### [Source text]
A blog intended to offer a brief and inadequate overview and taste of the new Faith Museum at the Bishop’s Palace in Bishop Auckland without offering knowledge or interpretive skill.

A blog intended to offer a brief and inadequate overview and taste of the new Faith Museum at the Bishop’s Palace in Bishop Auckland without offering knowledge or interpretive skill.

The Faith Museum from the entrance to the Bishop’s Park at Bishop Auckland: A kind of Tardis offering an overview of faith and belief in Western Europe, including some of the new faith populations of the UK.

Let’s start with the shortcomings of this review which is intended neither to be comprehensive nor learned about the subject-matter of this new museum. It’s a very new museum in fact since it opened first on Saturday 7th October (2023), but it serves to complement and grace those already in Bishop Auckland – the Bishop’s Palace, to which the Faith Museum is treated as an extension, the Coal-mining Art Gallery and the Spanish Gallery. Bishop Auckland also boasts a fine Roman occupation museum in walking distance, at Binchester – comprising a fort and very well-preserved Roman steam baths, with a view of the hypocausts. All these seats of interest feed into the themes of this new venture (another conceived by the founder).

The major drawback of this review is that I visited only to find out the scope of the museum on this first visit and hence cannot name or even roughly date sometimes all the pieces pictured. I need to visit and contemplate more and read the very informative plaques. If I had a criticism of the Auckland Project ventures is that they are slow in producing accompanying literature and catalogues and I love post-viewing reflection with such invaluable aids. But maybe this is just a personal issue for clearly no=one else is making a demand since it occurs in all the Project’s new ventures.

### [Exercise requirements]
• a. According to the review, on what date did the Faith Museum first open?
• b. List the attractions that the review says were already in Bishop Auckland and that the Faith Museum complements.
The material that follows has no connection to the review.

### [Data listing]
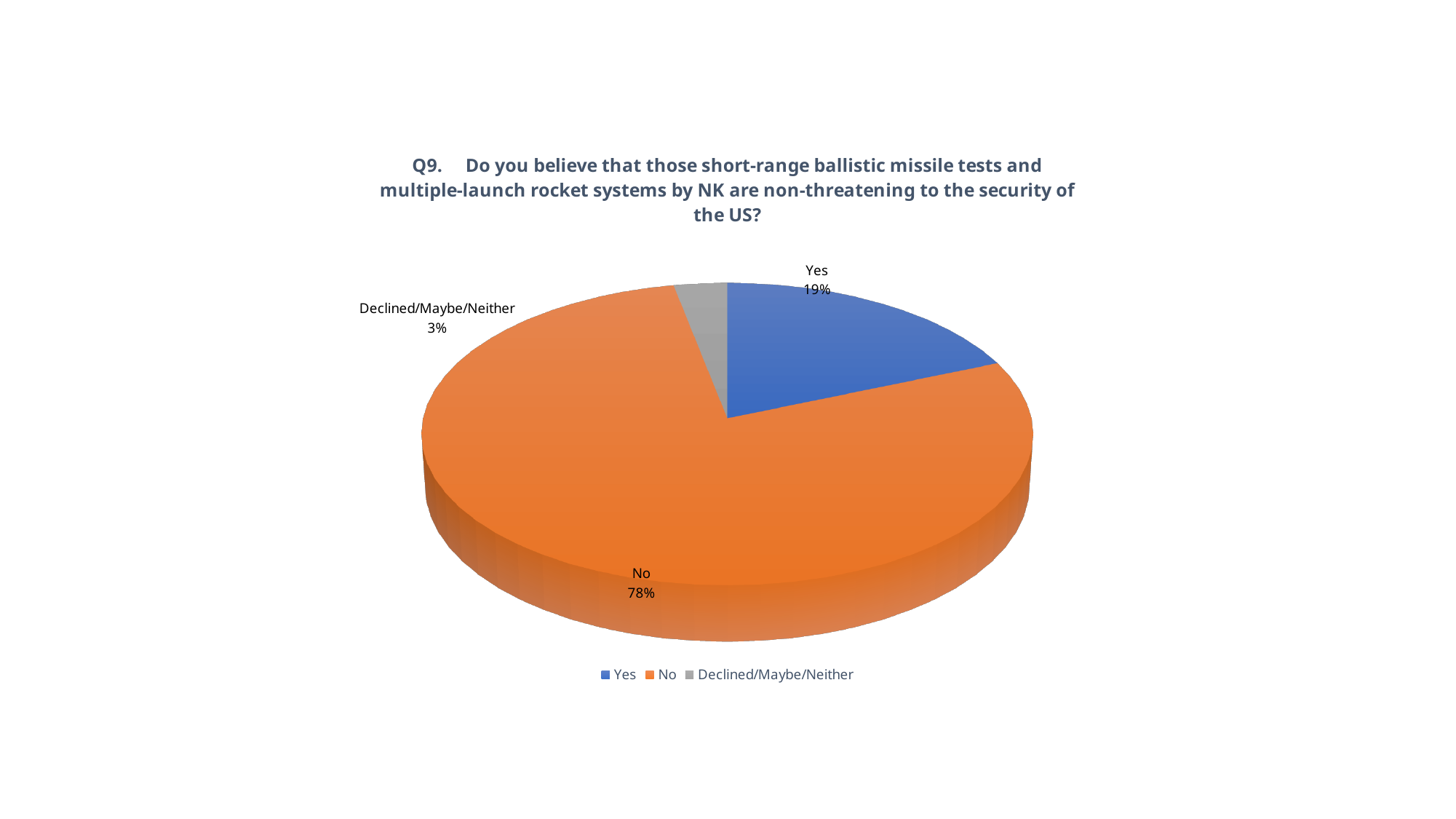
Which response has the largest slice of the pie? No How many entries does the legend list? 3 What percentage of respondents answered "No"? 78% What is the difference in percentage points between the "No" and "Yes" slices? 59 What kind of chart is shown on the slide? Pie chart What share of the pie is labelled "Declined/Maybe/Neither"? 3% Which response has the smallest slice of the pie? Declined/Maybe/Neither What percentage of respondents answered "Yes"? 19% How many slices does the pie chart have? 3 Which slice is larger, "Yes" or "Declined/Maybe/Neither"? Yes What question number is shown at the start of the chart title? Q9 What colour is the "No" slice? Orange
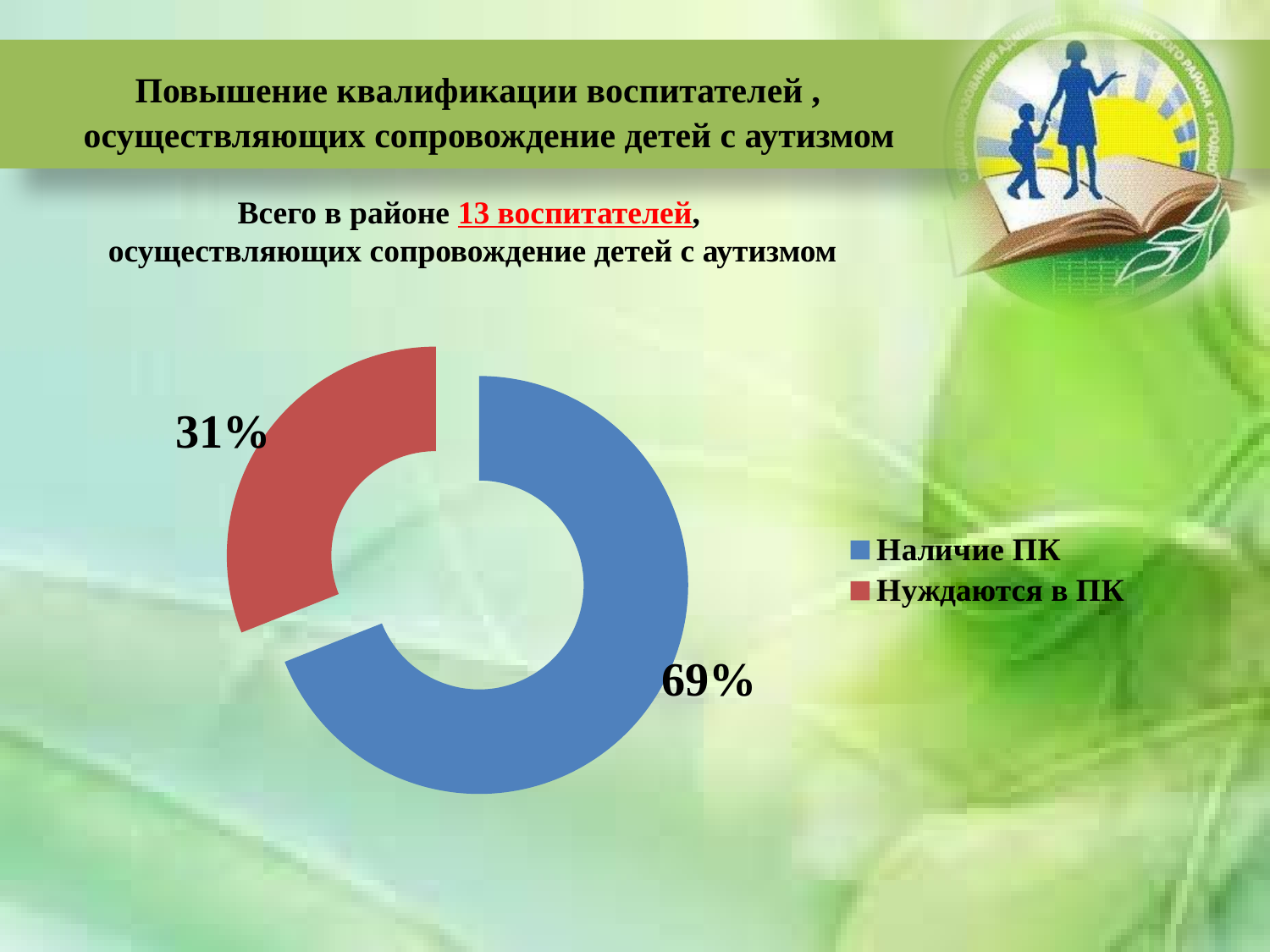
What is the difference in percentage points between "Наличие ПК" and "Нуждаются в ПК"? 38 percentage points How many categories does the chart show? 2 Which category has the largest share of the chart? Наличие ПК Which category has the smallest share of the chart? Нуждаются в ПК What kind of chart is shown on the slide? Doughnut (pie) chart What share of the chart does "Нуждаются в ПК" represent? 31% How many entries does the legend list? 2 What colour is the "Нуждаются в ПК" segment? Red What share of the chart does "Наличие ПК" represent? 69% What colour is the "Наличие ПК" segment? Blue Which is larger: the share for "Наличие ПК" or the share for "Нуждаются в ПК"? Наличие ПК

--

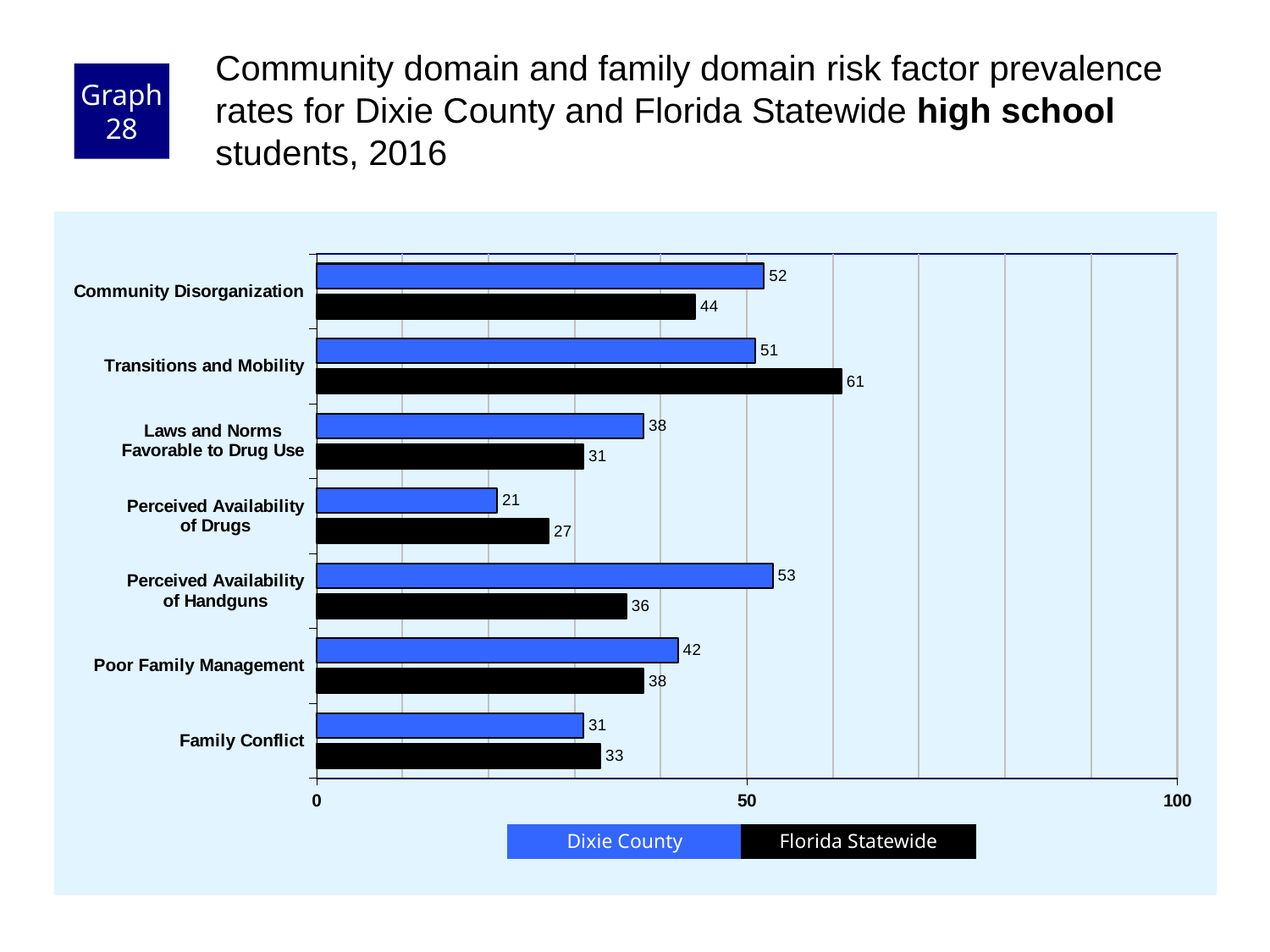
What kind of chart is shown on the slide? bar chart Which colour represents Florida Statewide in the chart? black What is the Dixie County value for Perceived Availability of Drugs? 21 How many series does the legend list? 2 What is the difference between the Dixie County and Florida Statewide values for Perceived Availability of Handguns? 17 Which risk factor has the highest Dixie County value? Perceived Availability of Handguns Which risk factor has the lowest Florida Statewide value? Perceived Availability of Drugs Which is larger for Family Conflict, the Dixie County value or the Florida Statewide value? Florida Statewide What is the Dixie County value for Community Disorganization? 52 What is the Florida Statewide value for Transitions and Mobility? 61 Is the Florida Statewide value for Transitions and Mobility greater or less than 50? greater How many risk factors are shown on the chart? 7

### [Task-by-task solutions]
• a. Saturday 7th October 2023

• b.
- The Bishop's Palace
- The Coal-mining Art Gallery
- The Spanish Gallery